RadioandMusic
| 27 Apr 2024
16709
Neel Mason: "Copyright amendments are prospective, authors/composers or producers cannot claim any royalty"

Mason & Associates managing partner Neel Mason has given an in-depth explanation on the implementation of Copyright Amendment Act 2012 and its repercussions on stakeholders.

The amended statute is very clear that the only class of persons who cannot assign their right to receive royalty is the author of literary and musical works included in a cinematographic film or sound recording. While the author of the sound recording is the producer, restriction has not been made for sound recordings so being the author of a sound recording is irrelevant for the purposes of the amendment. Additionally being the first owner of copyright is distinct from the author so even if the producers claim to be first owners of copyright (as was the case) the amendments do not make them the author of the literary and musical works. Therefore the producer can assign or waive their right to claim royalties.  Also as the legislation does not confer a right to receive royalties even prospectively (by way of a negative covenant of not assigning or waiving their right to receive royalty) the question of producers claiming this right on past catalogue clearly does not arise.

If a query arises on whether one needs to pay for past catalogue to the author of literary and musical compositions for the relevant exploitation of the works going forward, then it must be first kept in mind that publishing rights will now be licensed by the IPRS (or any new body that is formed within a year and the constitution of the IPRS has to change). Also the amendments are prospective in nature which essentially means that NO past agreement will be declared void if it does not adhere to the principles as laid down by the amendments. Therefore the consideration paid under those agreements and the rights vested under such agreements and arrangements will continue to be valid. Certain rights have been vested and unless the legislation specifically divests a party of such rights, there appears to be no mandate to pay for past catalogue.
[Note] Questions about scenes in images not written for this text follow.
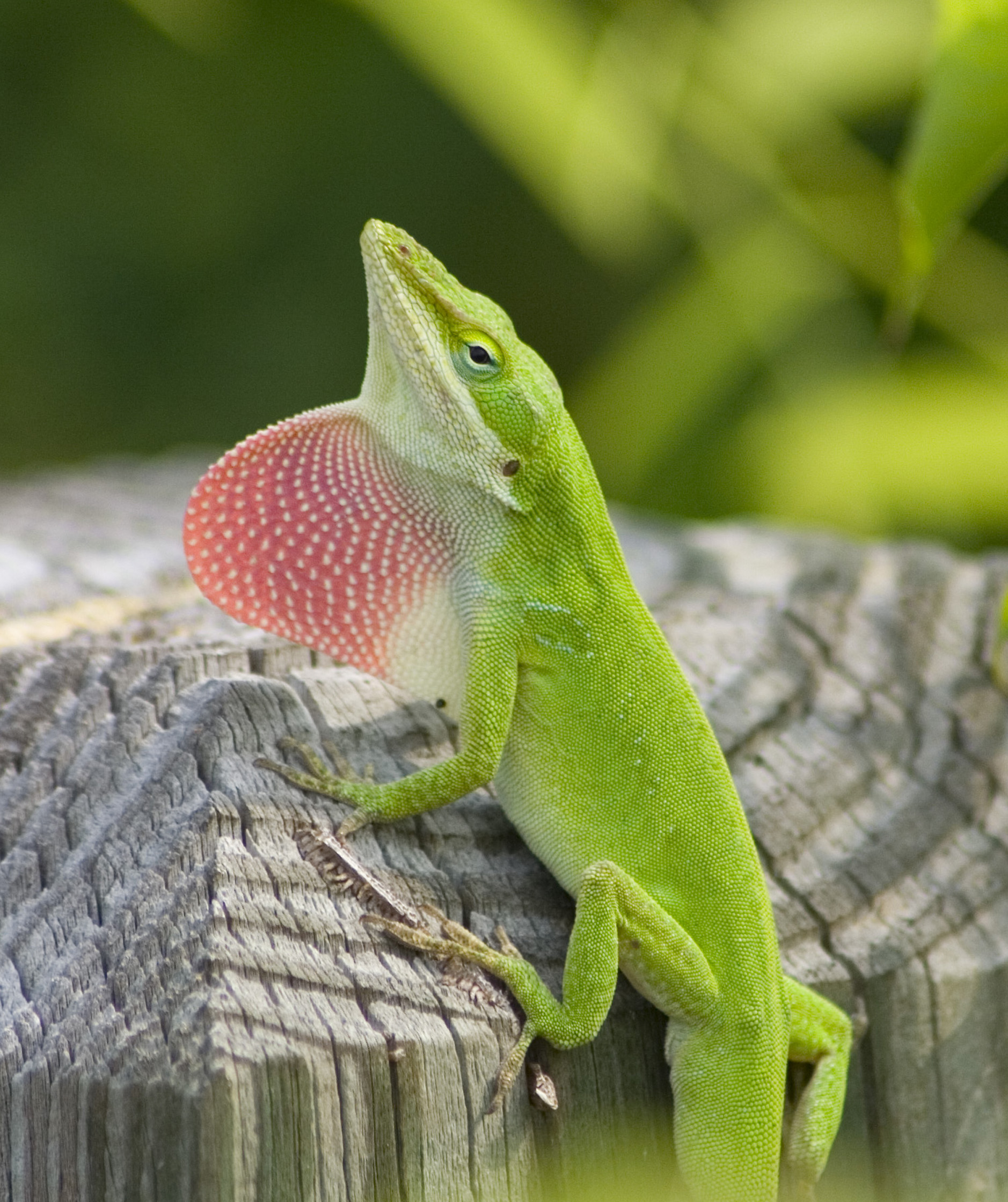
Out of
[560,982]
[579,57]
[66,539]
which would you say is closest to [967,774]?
[560,982]

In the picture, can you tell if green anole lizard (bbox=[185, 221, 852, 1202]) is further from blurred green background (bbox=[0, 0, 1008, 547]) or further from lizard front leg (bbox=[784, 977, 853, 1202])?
blurred green background (bbox=[0, 0, 1008, 547])

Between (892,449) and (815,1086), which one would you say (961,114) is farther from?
(892,449)

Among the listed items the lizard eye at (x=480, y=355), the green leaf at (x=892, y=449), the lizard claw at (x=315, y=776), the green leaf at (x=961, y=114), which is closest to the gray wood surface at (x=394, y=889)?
the lizard claw at (x=315, y=776)

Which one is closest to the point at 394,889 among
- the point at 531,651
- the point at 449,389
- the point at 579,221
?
the point at 531,651

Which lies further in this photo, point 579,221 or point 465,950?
point 579,221

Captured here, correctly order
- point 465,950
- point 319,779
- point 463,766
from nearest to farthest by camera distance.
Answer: point 465,950
point 319,779
point 463,766

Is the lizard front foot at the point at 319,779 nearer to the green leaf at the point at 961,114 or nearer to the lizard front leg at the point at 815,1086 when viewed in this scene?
Result: the lizard front leg at the point at 815,1086

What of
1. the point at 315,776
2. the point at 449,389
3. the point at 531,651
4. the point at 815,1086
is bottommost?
the point at 815,1086
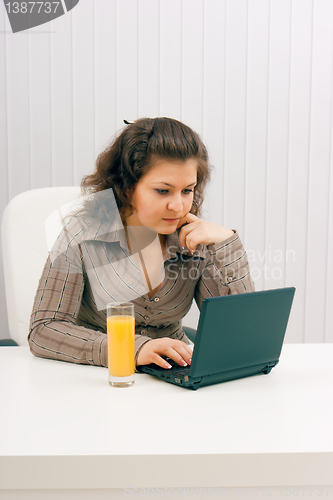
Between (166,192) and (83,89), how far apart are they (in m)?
1.06

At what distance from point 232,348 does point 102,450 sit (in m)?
0.34

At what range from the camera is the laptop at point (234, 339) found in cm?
80

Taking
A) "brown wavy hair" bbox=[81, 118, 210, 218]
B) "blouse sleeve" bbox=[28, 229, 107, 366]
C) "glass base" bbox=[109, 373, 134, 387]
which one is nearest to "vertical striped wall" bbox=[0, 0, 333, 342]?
"brown wavy hair" bbox=[81, 118, 210, 218]

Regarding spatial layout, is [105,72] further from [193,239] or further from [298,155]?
[193,239]

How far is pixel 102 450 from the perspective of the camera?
596 millimetres

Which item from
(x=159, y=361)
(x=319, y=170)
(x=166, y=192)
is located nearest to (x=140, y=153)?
(x=166, y=192)

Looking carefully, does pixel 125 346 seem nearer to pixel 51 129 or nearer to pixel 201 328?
pixel 201 328

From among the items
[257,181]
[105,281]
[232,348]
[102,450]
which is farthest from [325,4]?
[102,450]

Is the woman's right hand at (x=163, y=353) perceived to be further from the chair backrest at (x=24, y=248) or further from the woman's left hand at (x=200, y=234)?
the chair backrest at (x=24, y=248)

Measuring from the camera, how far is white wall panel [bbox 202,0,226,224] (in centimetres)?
200

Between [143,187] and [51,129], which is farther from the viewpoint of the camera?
[51,129]

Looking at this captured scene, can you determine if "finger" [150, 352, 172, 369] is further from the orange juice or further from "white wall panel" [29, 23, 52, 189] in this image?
"white wall panel" [29, 23, 52, 189]

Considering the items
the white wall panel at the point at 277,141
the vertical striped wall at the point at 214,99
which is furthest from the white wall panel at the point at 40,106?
the white wall panel at the point at 277,141

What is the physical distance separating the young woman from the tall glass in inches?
8.9
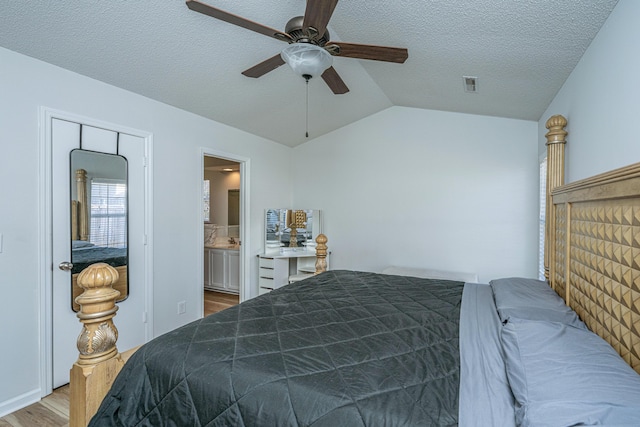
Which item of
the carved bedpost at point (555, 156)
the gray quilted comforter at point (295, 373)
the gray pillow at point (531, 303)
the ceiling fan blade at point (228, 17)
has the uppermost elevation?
the ceiling fan blade at point (228, 17)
It is also noteworthy that the amendments only refer to authors of literary and musical works. The producer does not fall under the category of author of a literary or musical works. The producer of a sound recording is an author but the author of the sound recording is not covered by the amendments. The producers in the past have been considered as first owners of copyright of literary and musical works. However they are the first owners of copyright and not the authors and the amendments specifically refer to authors of literary and musical works and therefore they cannot ask for a share of revenue going forward. Moreover the amendments are prospective and thus neither authors/composers nor the producers will be able to claim any royalties for exploitation now going forward for rights assigned in the past.